**Exercise goal**
Write out the line with "Where: Institute of" and each line after it to the end of the material, exactly as they appear and with nothing else.

**Records for the exercise**
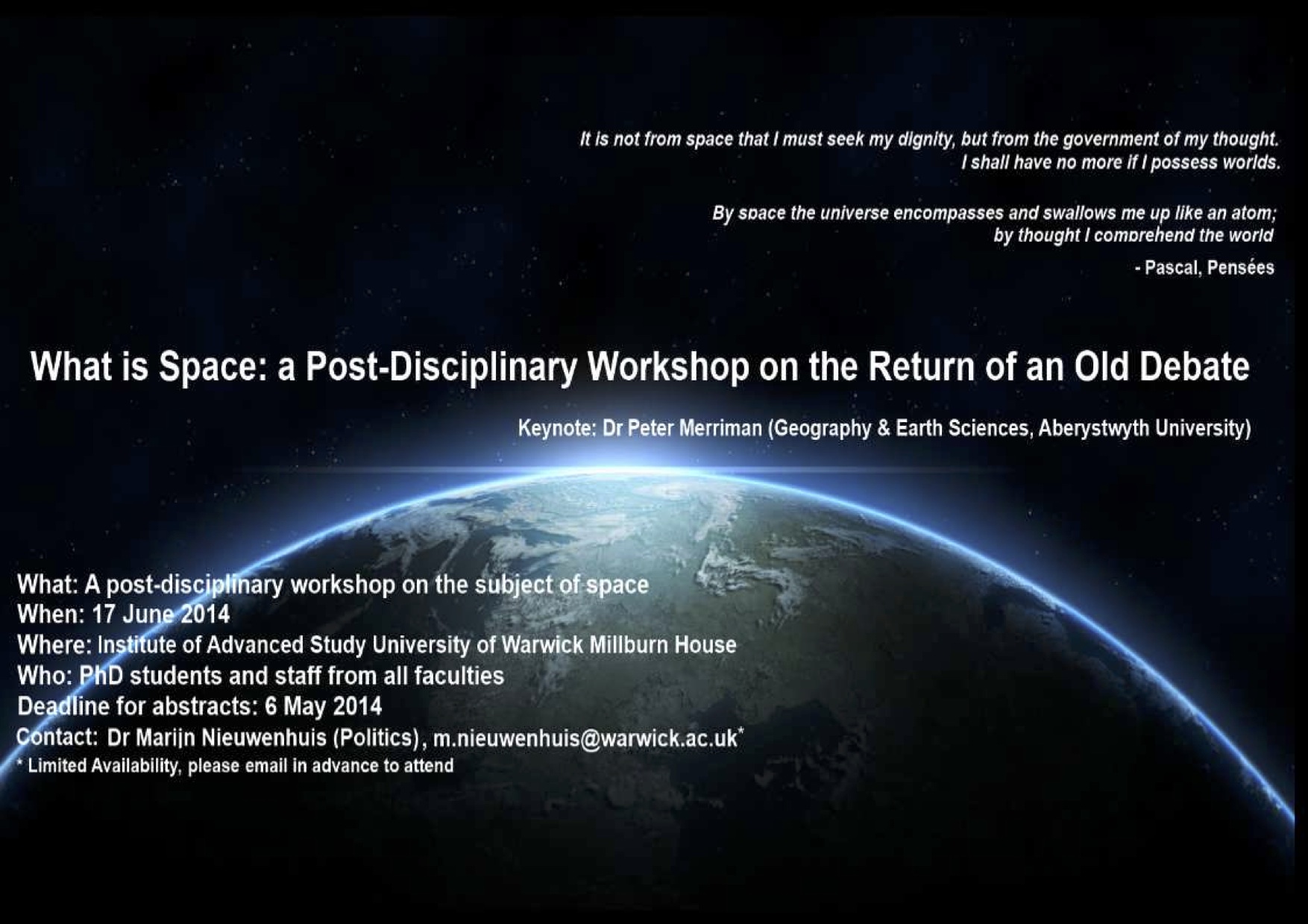 It is not from space that I must seek my dignity, but from the government of my thought. I shall have no more if I possess worlds.

By space the universe encompasses and swallows me up like an atom; by thought I comprehend the world

- Pascal, Pensées

What is Space: a Post-Disciplinary Workshop on the Return of an Old Debate

Keynote: Dr Peter Merriman (Geography & Earth Sciences, Aberystwyth University)

What: A post-disciplinary workshop on the subject of space
When: 17 June 2014
Where: Institute of Advanced Study University of Warwick Millburn House
Who: PhD students and staff from all faculties
Deadline for abstracts: 6 May 2014
Contact: Dr Marijn Nieuwenhuis (Politics), m.nieuwenhuis@warwick.ac.uk*
* Limited Availability, please email in advance to attend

**Solution to this task**
Where: Institute of Advanced Study University of Warwick Millburn House
Who: PhD students and staff from all faculties
Deadline for abstracts: 6 May 2014
Contact: Dr Marijn Nieuwenhuis (Politics), m.nieuwenhuis@warwick.ac.uk*
* Limited Availability, please email in advance to attend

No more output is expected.